Output the material beneath exactly, leaving nothing out.

** Begin Data to process **

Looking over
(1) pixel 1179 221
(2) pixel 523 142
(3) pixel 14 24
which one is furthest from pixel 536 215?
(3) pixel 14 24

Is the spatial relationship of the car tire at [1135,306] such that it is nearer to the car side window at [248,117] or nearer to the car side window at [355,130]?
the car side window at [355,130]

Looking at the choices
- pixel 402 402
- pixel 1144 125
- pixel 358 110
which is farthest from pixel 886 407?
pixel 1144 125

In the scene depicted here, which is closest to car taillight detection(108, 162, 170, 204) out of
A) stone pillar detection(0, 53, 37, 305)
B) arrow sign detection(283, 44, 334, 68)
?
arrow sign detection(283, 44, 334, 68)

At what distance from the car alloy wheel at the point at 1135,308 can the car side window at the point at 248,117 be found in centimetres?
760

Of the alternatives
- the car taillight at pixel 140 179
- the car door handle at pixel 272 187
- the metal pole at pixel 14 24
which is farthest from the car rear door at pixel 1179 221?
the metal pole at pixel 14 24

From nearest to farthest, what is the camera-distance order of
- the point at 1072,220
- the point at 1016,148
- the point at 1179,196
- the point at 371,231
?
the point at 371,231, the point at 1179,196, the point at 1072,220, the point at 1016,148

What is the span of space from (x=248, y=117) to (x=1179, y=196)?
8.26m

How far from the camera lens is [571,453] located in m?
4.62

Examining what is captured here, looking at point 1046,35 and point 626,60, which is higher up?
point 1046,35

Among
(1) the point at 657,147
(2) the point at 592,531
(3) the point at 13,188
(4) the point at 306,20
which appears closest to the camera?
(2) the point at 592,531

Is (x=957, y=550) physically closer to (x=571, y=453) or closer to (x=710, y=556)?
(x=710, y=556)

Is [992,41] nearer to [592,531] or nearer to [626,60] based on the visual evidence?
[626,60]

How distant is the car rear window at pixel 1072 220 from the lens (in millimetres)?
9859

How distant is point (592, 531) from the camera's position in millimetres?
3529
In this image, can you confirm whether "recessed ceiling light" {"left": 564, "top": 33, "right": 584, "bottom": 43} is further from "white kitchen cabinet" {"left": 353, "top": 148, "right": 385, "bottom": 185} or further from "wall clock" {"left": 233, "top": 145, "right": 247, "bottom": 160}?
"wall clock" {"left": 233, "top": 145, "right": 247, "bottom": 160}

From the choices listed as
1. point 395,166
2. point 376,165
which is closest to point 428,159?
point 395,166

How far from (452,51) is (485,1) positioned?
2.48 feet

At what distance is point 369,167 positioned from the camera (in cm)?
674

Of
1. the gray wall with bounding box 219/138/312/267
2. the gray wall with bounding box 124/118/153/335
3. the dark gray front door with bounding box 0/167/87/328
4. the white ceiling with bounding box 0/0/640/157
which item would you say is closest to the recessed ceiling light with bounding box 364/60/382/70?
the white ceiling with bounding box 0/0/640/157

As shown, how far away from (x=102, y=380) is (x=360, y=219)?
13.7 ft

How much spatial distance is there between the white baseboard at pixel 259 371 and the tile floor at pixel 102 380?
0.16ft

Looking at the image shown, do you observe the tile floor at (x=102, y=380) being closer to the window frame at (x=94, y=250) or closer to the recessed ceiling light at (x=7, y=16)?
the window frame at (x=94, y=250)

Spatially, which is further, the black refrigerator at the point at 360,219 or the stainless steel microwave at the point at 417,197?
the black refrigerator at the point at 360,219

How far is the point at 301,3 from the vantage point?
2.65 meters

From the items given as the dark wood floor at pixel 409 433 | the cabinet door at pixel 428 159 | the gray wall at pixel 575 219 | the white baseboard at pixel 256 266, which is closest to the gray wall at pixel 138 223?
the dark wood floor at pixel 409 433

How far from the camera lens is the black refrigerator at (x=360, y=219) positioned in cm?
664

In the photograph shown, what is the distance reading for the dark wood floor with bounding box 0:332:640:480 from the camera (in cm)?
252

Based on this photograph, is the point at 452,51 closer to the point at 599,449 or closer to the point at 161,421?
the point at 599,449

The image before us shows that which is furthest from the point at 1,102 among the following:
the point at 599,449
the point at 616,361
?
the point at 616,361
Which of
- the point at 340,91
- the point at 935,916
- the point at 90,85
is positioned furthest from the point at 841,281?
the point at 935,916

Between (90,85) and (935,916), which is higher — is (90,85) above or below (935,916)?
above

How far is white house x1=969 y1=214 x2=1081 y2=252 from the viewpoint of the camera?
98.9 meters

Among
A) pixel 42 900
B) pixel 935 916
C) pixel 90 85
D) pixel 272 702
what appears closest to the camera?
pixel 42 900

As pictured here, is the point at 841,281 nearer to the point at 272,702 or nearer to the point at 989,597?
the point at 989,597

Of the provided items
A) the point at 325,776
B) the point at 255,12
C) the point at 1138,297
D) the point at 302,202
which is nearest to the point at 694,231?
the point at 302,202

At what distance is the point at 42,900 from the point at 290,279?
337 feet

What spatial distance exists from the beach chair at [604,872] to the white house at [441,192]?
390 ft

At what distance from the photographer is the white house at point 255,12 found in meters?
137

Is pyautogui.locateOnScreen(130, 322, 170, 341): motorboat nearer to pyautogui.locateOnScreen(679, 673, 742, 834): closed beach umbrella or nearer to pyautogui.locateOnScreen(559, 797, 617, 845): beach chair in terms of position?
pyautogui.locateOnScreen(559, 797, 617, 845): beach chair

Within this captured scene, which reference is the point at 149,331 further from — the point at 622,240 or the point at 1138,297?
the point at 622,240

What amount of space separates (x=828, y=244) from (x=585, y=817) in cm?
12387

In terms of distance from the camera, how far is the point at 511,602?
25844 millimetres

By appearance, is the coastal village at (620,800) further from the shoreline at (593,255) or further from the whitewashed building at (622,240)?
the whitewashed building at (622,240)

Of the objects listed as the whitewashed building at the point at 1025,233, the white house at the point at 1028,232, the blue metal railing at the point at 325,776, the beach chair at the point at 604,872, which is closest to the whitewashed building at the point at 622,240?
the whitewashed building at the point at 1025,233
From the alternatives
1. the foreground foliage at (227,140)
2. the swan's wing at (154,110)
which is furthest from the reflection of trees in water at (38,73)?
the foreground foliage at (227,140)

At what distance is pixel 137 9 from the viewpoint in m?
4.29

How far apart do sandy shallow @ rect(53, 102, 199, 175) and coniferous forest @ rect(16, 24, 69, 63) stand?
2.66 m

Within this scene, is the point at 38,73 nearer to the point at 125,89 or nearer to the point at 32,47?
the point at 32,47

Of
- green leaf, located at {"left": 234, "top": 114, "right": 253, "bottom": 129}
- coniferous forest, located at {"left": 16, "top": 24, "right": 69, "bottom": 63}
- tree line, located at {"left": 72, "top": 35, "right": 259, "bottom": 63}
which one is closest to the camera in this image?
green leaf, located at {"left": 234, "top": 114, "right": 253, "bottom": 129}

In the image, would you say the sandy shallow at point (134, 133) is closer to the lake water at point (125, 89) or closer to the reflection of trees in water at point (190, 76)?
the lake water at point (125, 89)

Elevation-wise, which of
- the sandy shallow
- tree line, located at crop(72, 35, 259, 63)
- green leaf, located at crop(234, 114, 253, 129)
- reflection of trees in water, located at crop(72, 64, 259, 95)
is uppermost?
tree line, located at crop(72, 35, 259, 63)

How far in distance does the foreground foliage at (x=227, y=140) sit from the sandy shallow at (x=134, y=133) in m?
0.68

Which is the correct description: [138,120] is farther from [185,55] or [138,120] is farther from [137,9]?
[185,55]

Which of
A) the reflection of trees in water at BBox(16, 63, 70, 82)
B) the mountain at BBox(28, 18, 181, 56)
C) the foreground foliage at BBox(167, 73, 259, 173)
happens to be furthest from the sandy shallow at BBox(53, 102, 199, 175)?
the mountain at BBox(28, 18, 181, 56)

** End Data to process **

* _The response_:
Looking over
(1) pixel 1179 221
(2) pixel 523 142
(3) pixel 14 24
which one is furthest from pixel 536 215?
(3) pixel 14 24

Is the spatial relationship of the car tire at [1135,306] such that it is nearer to the car side window at [248,117] or nearer to the car side window at [355,130]?
the car side window at [355,130]

Looking at the choices
- pixel 402 402
- pixel 1144 125
- pixel 358 110
which is farthest from pixel 886 407?
pixel 1144 125

In the scene depicted here, which is closest to car taillight detection(108, 162, 170, 204) out of
A) stone pillar detection(0, 53, 37, 305)
B) arrow sign detection(283, 44, 334, 68)
?
arrow sign detection(283, 44, 334, 68)

At what distance from the car alloy wheel at the point at 1135,308 can the car side window at the point at 248,117 be found in centimetres?
760

Of the alternatives
- the car taillight at pixel 140 179
- the car door handle at pixel 272 187
- the metal pole at pixel 14 24
which is farthest from the car rear door at pixel 1179 221?
the metal pole at pixel 14 24

From nearest to farthest, what is the camera-distance order of
- the point at 1072,220
- the point at 1016,148
- the point at 1179,196
- the point at 371,231
?
the point at 371,231, the point at 1179,196, the point at 1072,220, the point at 1016,148

What is the span of space from (x=248, y=117) to (x=1179, y=196)?
8.26m

How far from the camera lens is [571,453] located in m?
4.62

Examining what is captured here, looking at point 1046,35 and point 626,60, which is higher up?
point 1046,35

Among
(1) the point at 657,147
(2) the point at 592,531
(3) the point at 13,188
(4) the point at 306,20
which appears closest to the camera?
(2) the point at 592,531

Is (x=957, y=550) physically closer to (x=571, y=453) or closer to (x=710, y=556)?
(x=710, y=556)

Is [992,41] nearer to [592,531] or nearer to [626,60] based on the visual evidence?
[626,60]

How distant is the car rear window at pixel 1072 220 from the lens (in millimetres)?
9859

How distant is point (592, 531) from the camera's position in millimetres?
3529
In this image, can you confirm whether "recessed ceiling light" {"left": 564, "top": 33, "right": 584, "bottom": 43} is further from "white kitchen cabinet" {"left": 353, "top": 148, "right": 385, "bottom": 185} or further from "wall clock" {"left": 233, "top": 145, "right": 247, "bottom": 160}?
"wall clock" {"left": 233, "top": 145, "right": 247, "bottom": 160}

From the choices listed as
1. point 395,166
2. point 376,165
which is closest to point 428,159?
point 395,166

How far from (452,51) is (485,1) positioned?
2.48 feet

At what distance is point 369,167 positioned from the camera (in cm)?
674

Of
1. the gray wall with bounding box 219/138/312/267
2. the gray wall with bounding box 124/118/153/335
3. the dark gray front door with bounding box 0/167/87/328
4. the white ceiling with bounding box 0/0/640/157
which item would you say is closest to the recessed ceiling light with bounding box 364/60/382/70?
the white ceiling with bounding box 0/0/640/157

As shown, how far away from (x=102, y=380) is (x=360, y=219)?
13.7 ft

How much spatial distance is there between the white baseboard at pixel 259 371 and the tile floor at pixel 102 380?
0.16ft

Looking at the image shown, do you observe the tile floor at (x=102, y=380) being closer to the window frame at (x=94, y=250) or closer to the recessed ceiling light at (x=7, y=16)?
the window frame at (x=94, y=250)

Spatially, which is further, the black refrigerator at the point at 360,219 or the stainless steel microwave at the point at 417,197?
the black refrigerator at the point at 360,219

How far is the point at 301,3 from the vantage point?
2.65 meters

From the items given as the dark wood floor at pixel 409 433 | the cabinet door at pixel 428 159 | the gray wall at pixel 575 219 | the white baseboard at pixel 256 266, which is closest to the gray wall at pixel 138 223?
the dark wood floor at pixel 409 433

How far from the camera lens is the black refrigerator at (x=360, y=219) positioned in cm?
664

In the photograph shown, what is the distance reading for the dark wood floor with bounding box 0:332:640:480 from the camera (in cm)?
252

Based on this photograph, is the point at 452,51 closer to the point at 599,449 or closer to the point at 161,421?
the point at 599,449

The image before us shows that which is furthest from the point at 1,102 among the following:
the point at 599,449
the point at 616,361
?
the point at 616,361
Which of
- the point at 340,91
- the point at 935,916
- the point at 90,85
is positioned furthest from the point at 841,281?
the point at 935,916

Between (90,85) and (935,916), which is higher — is (90,85) above or below (935,916)?
above

How far is white house x1=969 y1=214 x2=1081 y2=252 from the viewpoint of the camera?
98.9 meters

Among
A) pixel 42 900
B) pixel 935 916
C) pixel 90 85
D) pixel 272 702
what appears closest to the camera?
pixel 42 900

As pictured here, is the point at 841,281 nearer to the point at 272,702 or nearer to the point at 989,597?
the point at 989,597

Of the provided items
A) the point at 325,776
B) the point at 255,12
C) the point at 1138,297
D) the point at 302,202
which is nearest to the point at 694,231?
the point at 302,202

At what distance is the point at 42,900 from the point at 290,279?
337 feet

What spatial distance exists from the beach chair at [604,872] to the white house at [441,192]?
390 ft

At what distance from the photographer is the white house at point 255,12 found in meters?
137

Is pyautogui.locateOnScreen(130, 322, 170, 341): motorboat nearer to pyautogui.locateOnScreen(679, 673, 742, 834): closed beach umbrella or nearer to pyautogui.locateOnScreen(559, 797, 617, 845): beach chair in terms of position?
pyautogui.locateOnScreen(559, 797, 617, 845): beach chair

Within this captured scene, which reference is the point at 149,331 further from — the point at 622,240 or the point at 1138,297?
the point at 622,240

What amount of space separates (x=828, y=244) from (x=585, y=817) in cm?
12387

In terms of distance from the camera, how far is the point at 511,602?
25844 millimetres

By appearance, is the coastal village at (620,800) further from the shoreline at (593,255) or further from the whitewashed building at (622,240)?
the whitewashed building at (622,240)

Of the objects listed as the whitewashed building at the point at 1025,233, the white house at the point at 1028,232, the blue metal railing at the point at 325,776, the beach chair at the point at 604,872, which is closest to the whitewashed building at the point at 622,240?
the whitewashed building at the point at 1025,233
From the alternatives
1. the foreground foliage at (227,140)
2. the swan's wing at (154,110)
which is furthest from the reflection of trees in water at (38,73)?
the foreground foliage at (227,140)

At what distance is pixel 137 9 from the viewpoint in m?
4.29

How far apart do sandy shallow @ rect(53, 102, 199, 175) and coniferous forest @ rect(16, 24, 69, 63) stand?
2.66 m

Within this scene, is the point at 38,73 nearer to the point at 125,89 or nearer to the point at 32,47?
the point at 32,47

Of
- green leaf, located at {"left": 234, "top": 114, "right": 253, "bottom": 129}
- coniferous forest, located at {"left": 16, "top": 24, "right": 69, "bottom": 63}
- tree line, located at {"left": 72, "top": 35, "right": 259, "bottom": 63}
which one is closest to the camera in this image?
green leaf, located at {"left": 234, "top": 114, "right": 253, "bottom": 129}

In the image, would you say the sandy shallow at point (134, 133) is closer to the lake water at point (125, 89) or closer to the reflection of trees in water at point (190, 76)?
the lake water at point (125, 89)

Elevation-wise, which of
- the sandy shallow
- tree line, located at crop(72, 35, 259, 63)
- green leaf, located at crop(234, 114, 253, 129)
- reflection of trees in water, located at crop(72, 64, 259, 95)
is uppermost?
tree line, located at crop(72, 35, 259, 63)

How far in distance does the foreground foliage at (x=227, y=140) sit from the sandy shallow at (x=134, y=133) in m?
0.68

Which is the correct description: [138,120] is farther from [185,55] or [138,120] is farther from [137,9]?
[185,55]

Which of
A) the reflection of trees in water at BBox(16, 63, 70, 82)
B) the mountain at BBox(28, 18, 181, 56)
C) the foreground foliage at BBox(167, 73, 259, 173)
happens to be furthest from the sandy shallow at BBox(53, 102, 199, 175)?
the mountain at BBox(28, 18, 181, 56)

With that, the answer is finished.